■ Exercise requirements: The entries are to be reproduced verbatim, with all pictures omitted.

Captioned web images
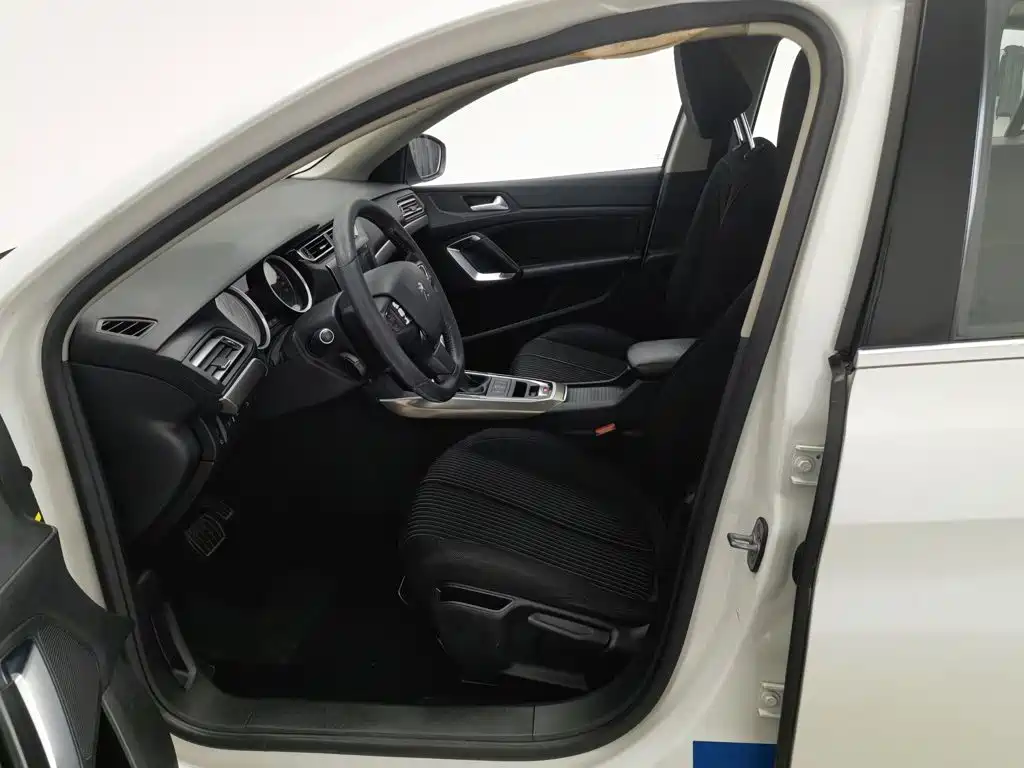 Peugeot 408 2015 — фото 10
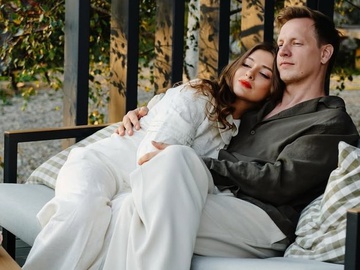 Тишкевич привітала чоловіка з 42-річчям і зізналася, що заздрить його молодому вигляду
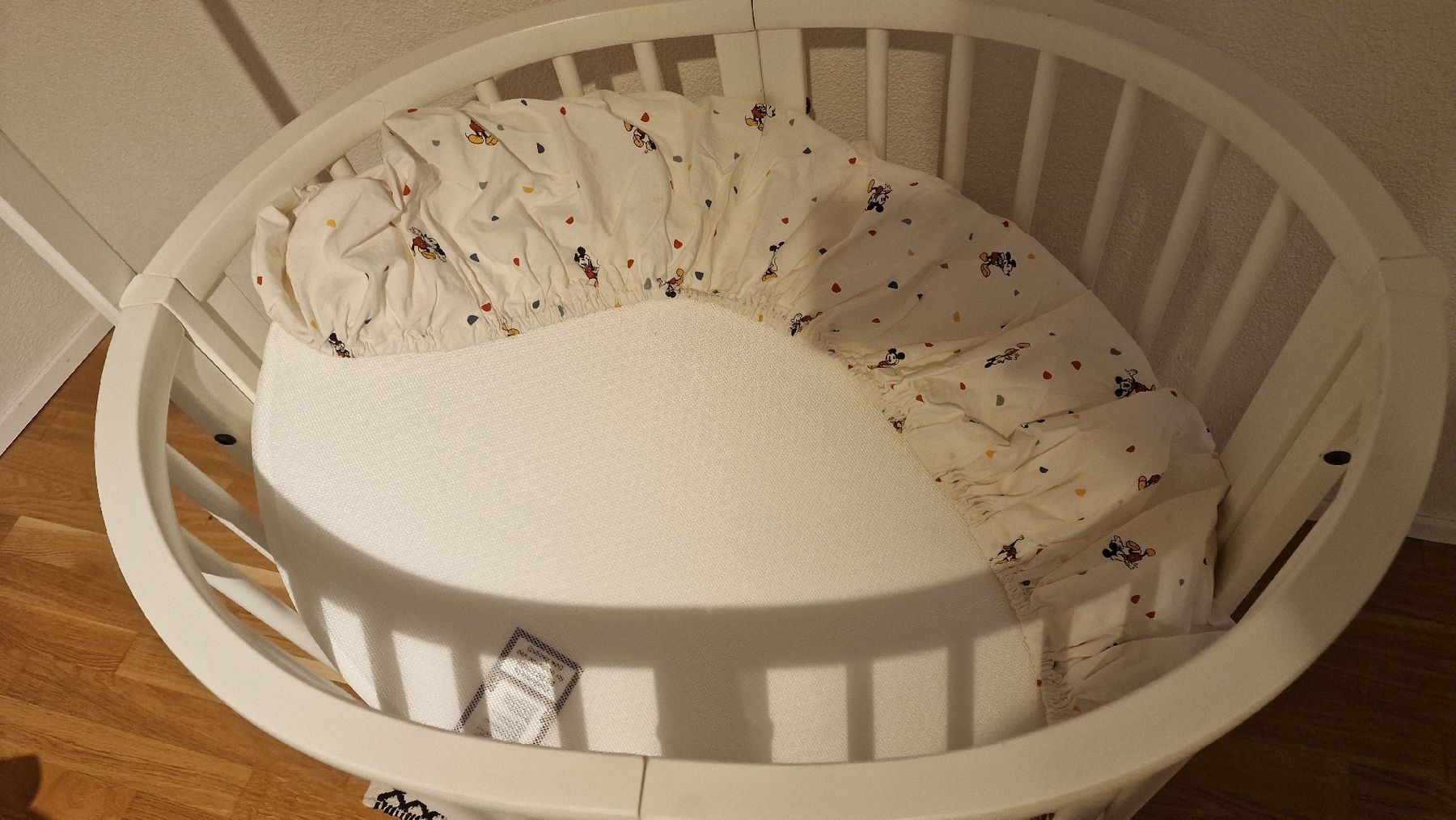 Stokke Letti: Stokke Mini weiss mit unbenutzter Matratze – Usato da Dübendorf venduto da xhe_rgc7 1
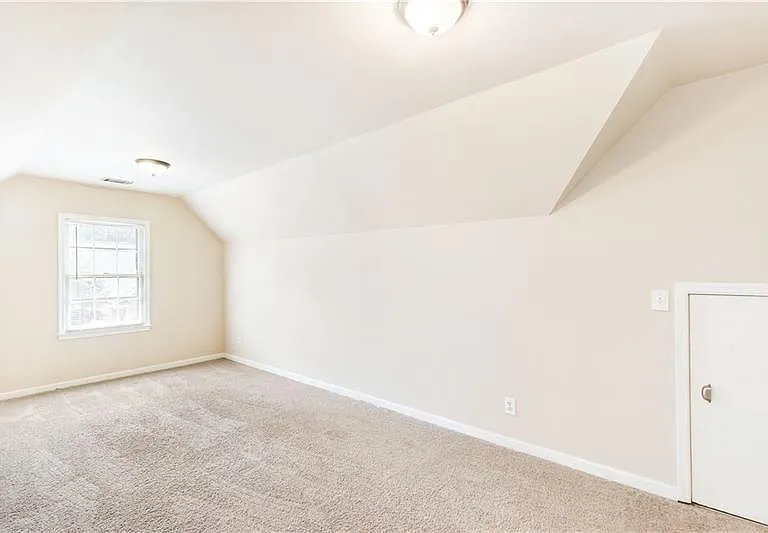 919 Bridgegate Dr NE — Photo 32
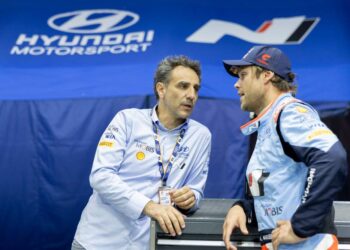 Cyril Abiteboul ja Andreas Mikkelsen, Foto: Dufour Fabien / Hyundai Motorsport GmbH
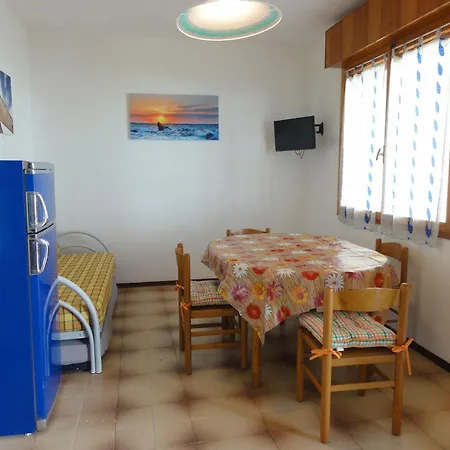 House With Pools And Outdoor Space Villa *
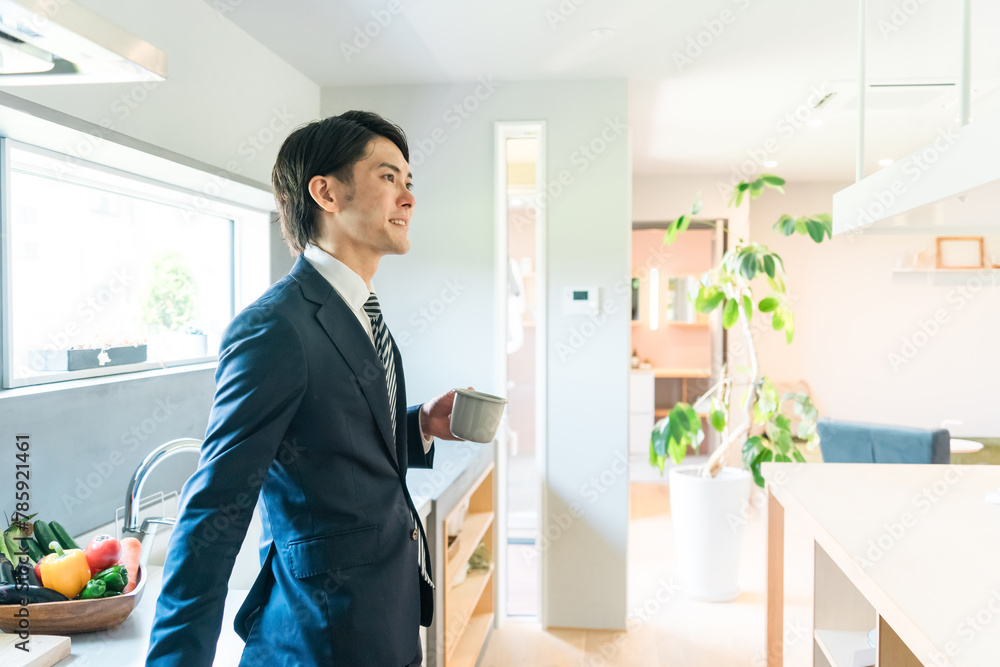 朝出勤前にキッチンでコーヒー・白湯・お湯・水・お茶・紅茶を飲むビジネスマン
朝出勤前にキッチンでコーヒー・白湯・お湯・水・お茶・紅茶を飲むビジネスマン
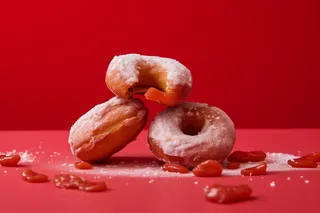 中式甜甜圈油饼子年货美食红色背景甜点摄影图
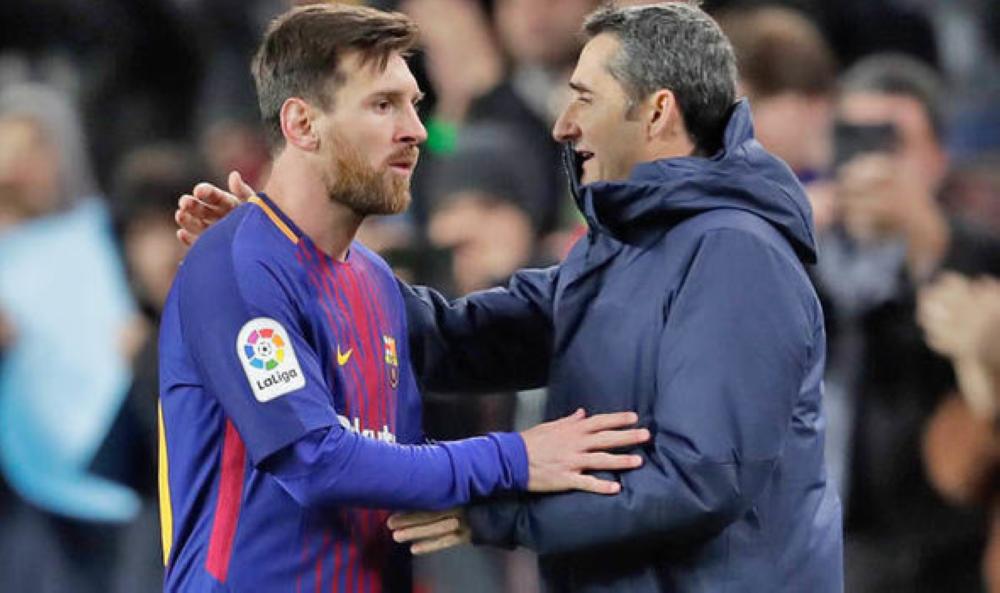 Lionel Messi (L) and Ernesto Valverde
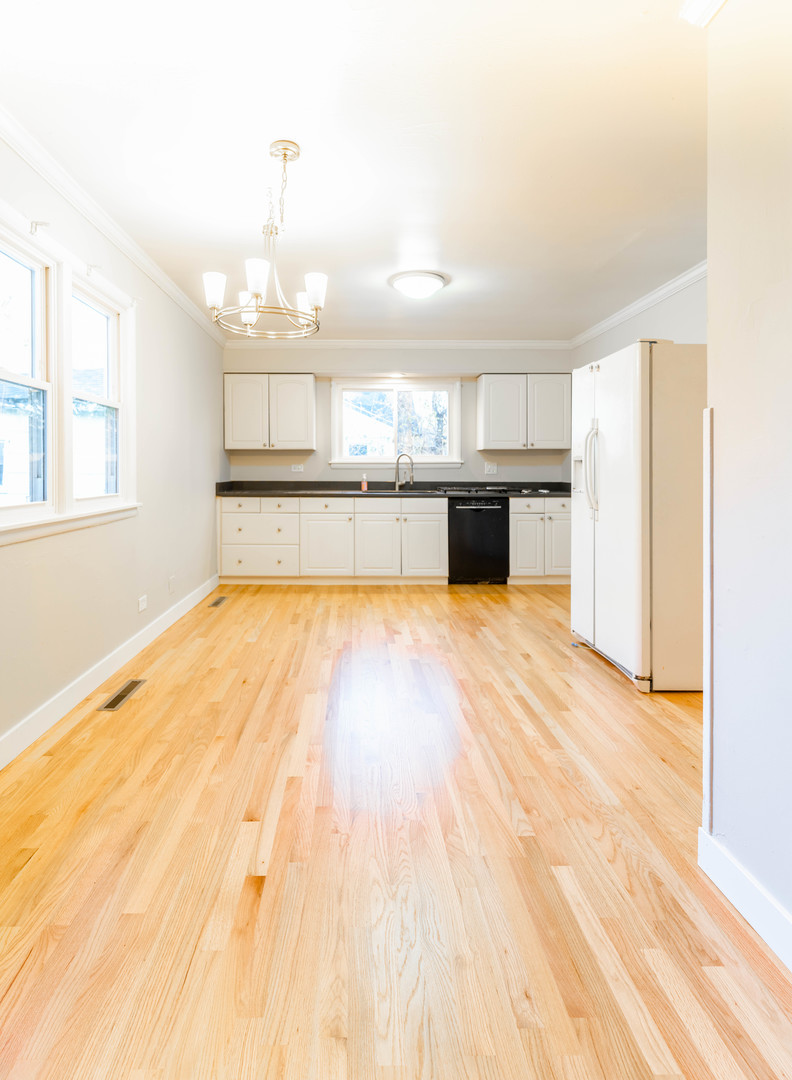 1392 W 52nd Place, La Grange Highlands, IL 60525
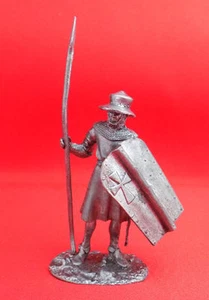 FIGURINA METALLO LATTA 54mm MINIATURA Statuina Sergente ambulante dell'Ordine Teutonico - Foto 1 di 5
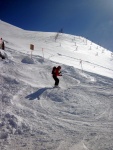 Freeride Kurz KAPRUN 2012, V sobotu pardn poas a praan, kter mohl bt mn jet. Nicmn jsme najeli za vkend asi 300 m po sjezdovce a prmrn sklon jednch svah byl 35. Take jsme projeli vechno zajmav a uili i - fotografie 33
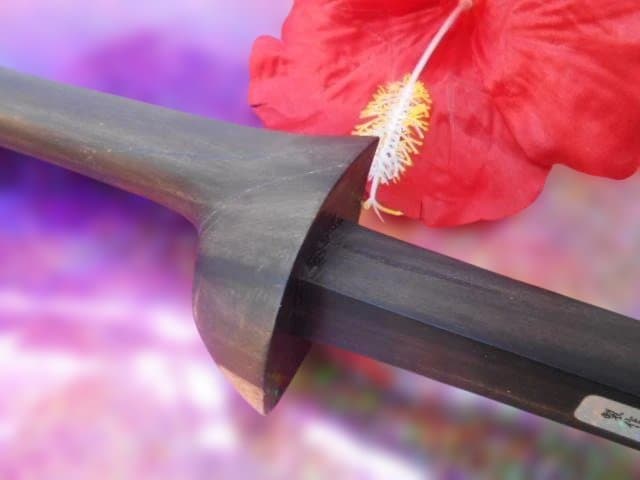 新品未使用(送料無料)439.800円　沖縄三線専用黒檀棹棹　　「世名城型}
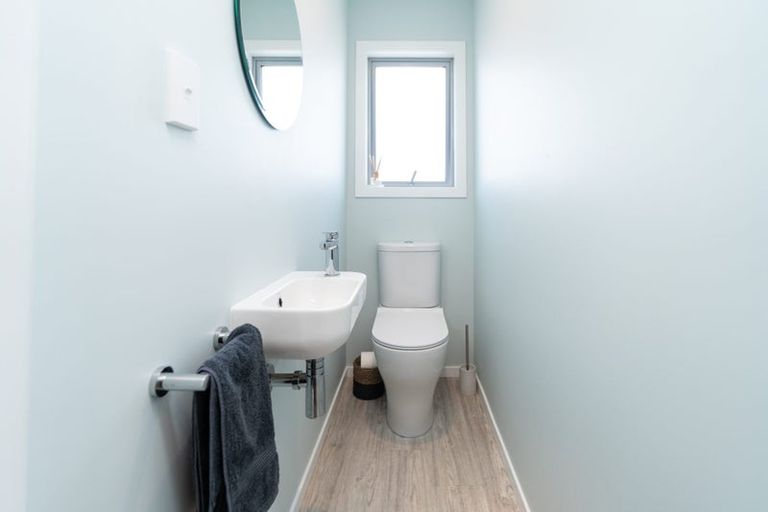 Photo of property in 39a Wharemauku Road, Raumati Beach, Paraparaumu, 5032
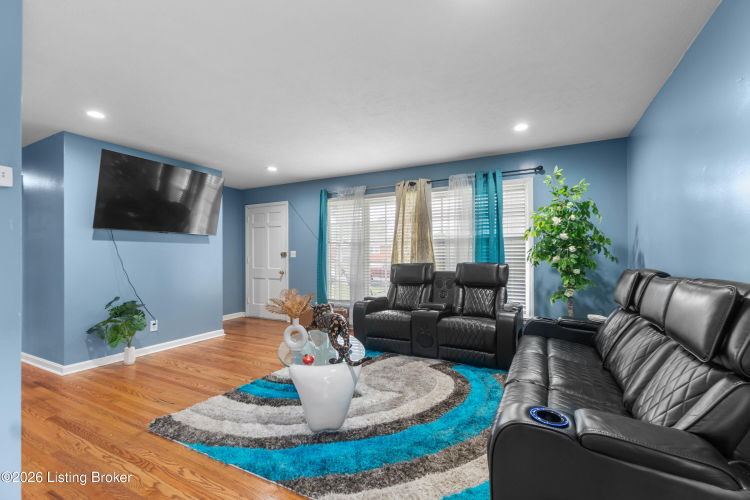 Listing Image 4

■ Worked solution:
 Peugeot 408 2015 — фото 10
 Тишкевич привітала чоловіка з 42-річчям і зізналася, що заздрить його молодому вигляду
 Stokke Letti: Stokke Mini weiss mit unbenutzter Matratze – Usato da Dübendorf venduto da xhe_rgc7 1
 919 Bridgegate Dr NE — Photo 32
 Cyril Abiteboul ja Andreas Mikkelsen, Foto: Dufour Fabien / Hyundai Motorsport GmbH
 House With Pools And Outdoor Space Villa *
 朝出勤前にキッチンでコーヒー・白湯・お湯・水・お茶・紅茶を飲むビジネスマン
朝出勤前にキッチンでコーヒー・白湯・お湯・水・お茶・紅茶を飲むビジネスマン
 中式甜甜圈油饼子年货美食红色背景甜点摄影图
 Lionel Messi (L) and Ernesto Valverde
 1392 W 52nd Place, La Grange Highlands, IL 60525
 FIGURINA METALLO LATTA 54mm MINIATURA Statuina Sergente ambulante dell'Ordine Teutonico - Foto 1 di 5
 Freeride Kurz KAPRUN 2012, V sobotu pardn poas a praan, kter mohl bt mn jet. Nicmn jsme najeli za vkend asi 300 m po sjezdovce a prmrn sklon jednch svah byl 35. Take jsme projeli vechno zajmav a uili i - fotografie 33
 新品未使用(送料無料)439.800円　沖縄三線専用黒檀棹棹　　「世名城型}
 Photo of property in 39a Wharemauku Road, Raumati Beach, Paraparaumu, 5032
 Listing Image 4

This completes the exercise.